• _ページ抜粋_:
果てしなく広い草原とは対照的に、パタゴニアを縦断するように南北に細長く氷の回廊が、アンデス山脈とともに伸びています。
この回廊は大きく分けると「パタゴニア北部氷原」と「パタゴニア南部氷原」、合わせて“パタゴニア大陸氷床”と呼ばれます。
このアンデスの山上に広がる氷原から流れ落ちる氷の帯が「氷河」です。パタゴニアでアンデス山脈から流れ落ちる氷河の数は100以上に及び、その中で最も規模の大きな氷河がペリトモレノ氷河です。
ペリトモレノ氷河
幅3キロ、高さ60mの大氷壁が間近に迫るペリトモレノ氷河は、世界有数の巨大な氷河です。
展望台の目の前に迫る大氷壁が崩れ落ちるとき、大砲を無数に放つような轟音を轟かせます。
世界中の氷河が温暖化に伴い後退する時代にあって、このペリトモレノ氷河は後退しない不思議な氷河でもあります。
逆に数年に一度、氷河は突然前進を初めて展望台の間近に迫るほどです。
人の大きさは豆粒ほどの小ささでしかない、その壮大なスケールはまさに地球のリズムで躍動しているのです。
氷河のブルーホール「ムーラン」
ペリトモレノ氷河でもし時間があれば、氷河トレッキングをすると、さらに氷河の魅力を堪能できるでしょう。(年齢制限で65才以上の方は参加できません)
間近で望む展望台も大迫力ですが、やはり氷河の上を歩くと、その異世界的な風景に圧倒されるでしょう。
数万年の時をかけて、山上の氷原から流れ落ちてきた氷河は、とてつもない氷同士の圧力で圧縮されたことから、美しい青い光を放ちます。陽光を反射する、という表現よりも、青い光を自ら放つ、と言う方がその美しさは伝わるでしょう。

• _提供資料_:
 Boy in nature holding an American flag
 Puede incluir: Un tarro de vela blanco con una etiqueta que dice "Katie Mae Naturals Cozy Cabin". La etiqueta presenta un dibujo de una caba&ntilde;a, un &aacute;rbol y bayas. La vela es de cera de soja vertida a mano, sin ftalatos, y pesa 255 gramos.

• _やること_: パタゴニアの氷河についての文章を、最後の一文の後から書き継いでもらえますか？ リストは使わなくても差し支えありません。

• _この問題の解答_:
氷河に散らばる氷の塊は恐ろしく固く、そして透明なことに驚きます。氷河に空いた穴には水が貯まり、暗い底は水に吸い込まれてしまいそうです。
その幻想的な世界は、まるでおとぎ話のようで、とても現実離れしているのです。
オーストリアの作家、アーダルベルト・シュティフターの作品「水晶」の世界観そのままです。
氷河を歩き、もし運が良ければ、氷の穴「ムーラン」や氷のアーチを見つけることができるでしょう。青い氷の穴は、まさに氷河のブルーホールと呼ぶべきです。
ムーランとは、氷河の地下水の水道が隆起して出現したものです。数万年もの間、氷河の地かで水が通っていたトンネルは、下流の末端部で表面に現れます。
出現すると、融解とともにその姿を消すことになります。早ければ1週間で溶けてなくなってしまうので、まさに「幻の絶景」といった貴重な自然のオブジェなのです。
まるで生き物のように動き、様々な美しい表情を見せてくれるペリトモレノ氷河は、何回訪れても飽きない魅力を秘めています。